The gup of Milan Livio Cristofano has referred to judgment of all 16 of the defendants – 13 individuals and three banks – the case of the Mps. Among them there are the former vertices, and manager of the Monte dei Paschi di Siena, the Giuseppe Mussari (former president), Antonio Vigni (former general manager) and Gian Luca Baldassarri (former head of the finance Area), the former chief financial officer of the Rocca Salimbeni Daniele Pirondini and the former head of Alm Marco Di Santo. On the bench of the accused on the 15th December there will also be six ex-leaders of the london branch of Deutsche Bank, Ivor Dunbar, Michele Faissola, Michele Foresti, Dario Schiraldi, Matthew Vaghi and Marco Veroni, and two former manager of the Nomura, the former ceo Sadeq Sayeed and the former head of sales for Europe and the Middle East, Raffaele Ricci.
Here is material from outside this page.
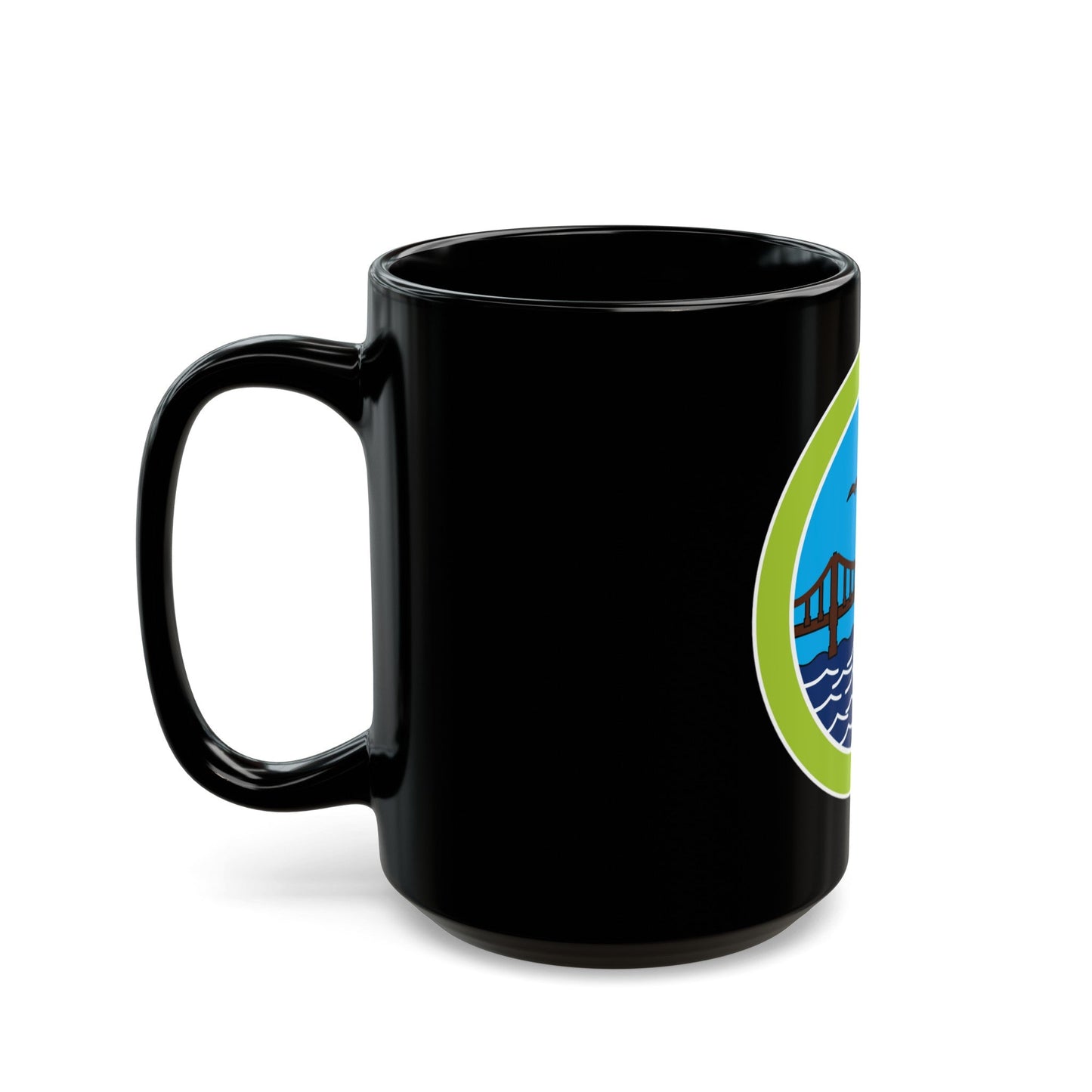 Engineering (Boy Scout Merit Badge) Black Coffee Mug-The Sticker Space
The judge ruled that instead, the aggravating circumstance of transnationality, and it will consider instead the 14 October on the request of the plea deal, which includes 600 thousand euro of the penalty and the confiscation of 10 million, advanced from Monte Paschi, under investigation for violating the law 231 of 2001 on the administrative liability of entities.
At the center of the investigation, submitted by the public Prosecutor of Siena in Milan and entrusted to the pm Stephen & Mauro Clerici and Jordan Baggio, there are operations on derivatives the Santorini and Alexandria, on the loan hybrid Fresh and on the securitization of Chianti Classico. Operations, through which, according to the indictment, they would serve to conceal in the financial statements, the realized losses from Rocca Salimbeni after the purchase of Antonveneta amounted to about 10 billion.
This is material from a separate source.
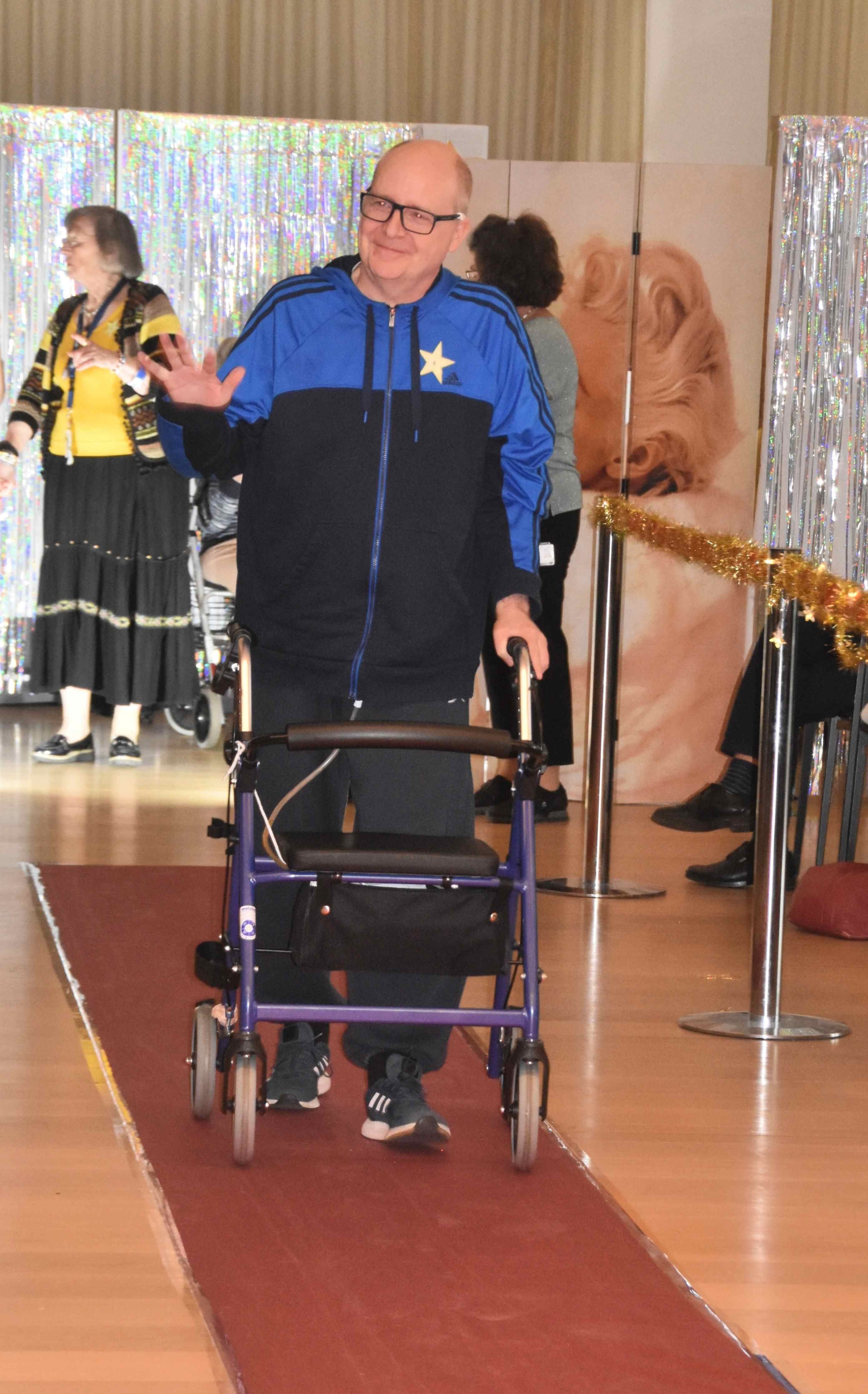 Pflege Donaustadt, Modenschau, Bewohner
The type of offence, ranging from false corporate communications to the market manipulation, and false statement in a prospectus to the hindrance to the supervisory functions of the Bank of Italy and Consob. Defendants also employees and former of the london branch of Deutsche Bank, which had structured derivative Santorini, then sold to the institute that would serve to conceal the losses. Judgement is also the manager of the investment bank Nomura, who had structured the derivative Alexandria.
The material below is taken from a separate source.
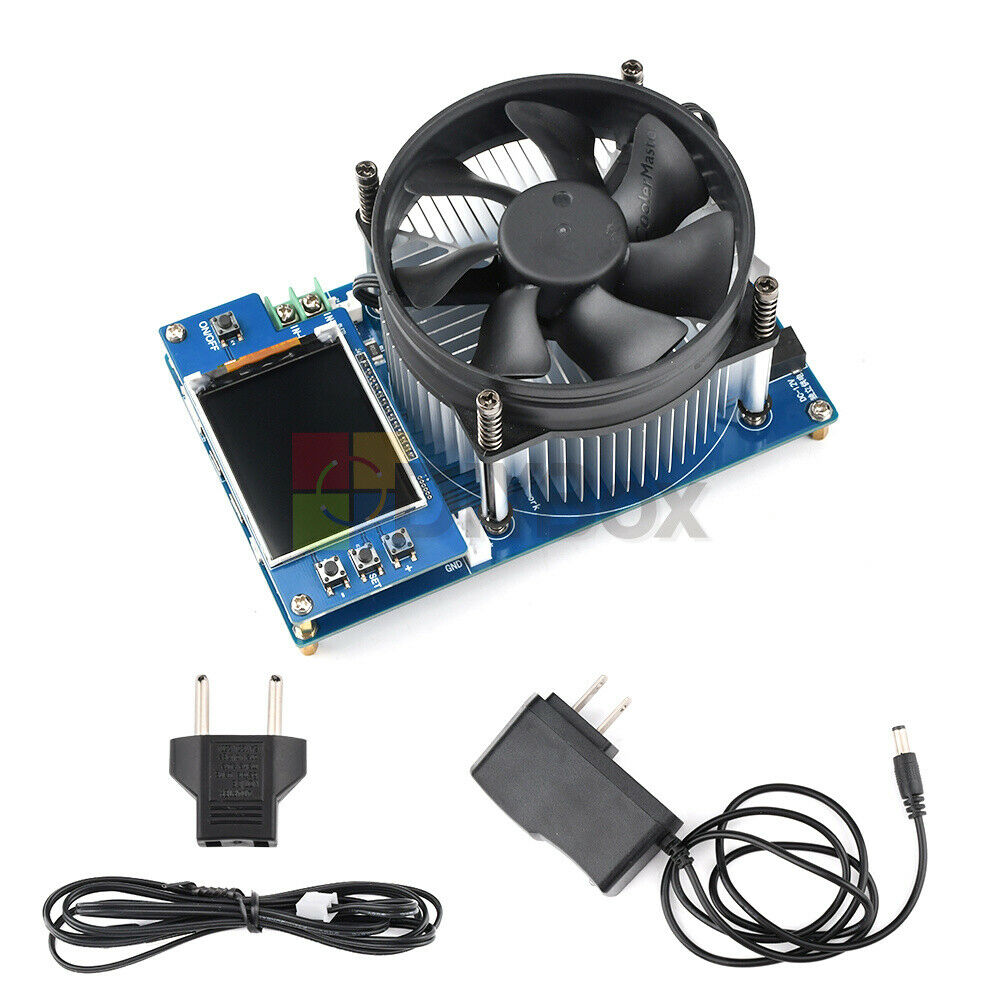 12V 10A 150W Intelligent Electronic Load Battery Discharge Capacity Tester Kit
According to the indictment in relation to the derived Santorini, just to give an example, believe the investigators, the former top "ideavano, organized, concluded and performed an operation on structured finance tailor-made, abnormal and out-of-market". Only in 2011, the worst budget among those analyzed by the public Prosecutor, the institution would have accumulated a billion of net losses (1,5 billion of gross losses) compared to those stated in the financial statements. In total, then, the sopravvalutazioni of the net result, for the prosecution, exceeded 2.2 billion euros in the four years considered, with a representation that is decidedly more rosy than the one that was actually. The same method for what concerns the equity of the siena group, which would have been overestimated for hundreds of millions of euros each year, thus giving a'information that has been distorted on the solidity of the group.
The former vertices of tuscany, were all already condemned in the first degree in the process Alexandria to Siena, where it broke out, the scandal and from where they were transmitted the proceedings that then gave rise to the research strands in milan.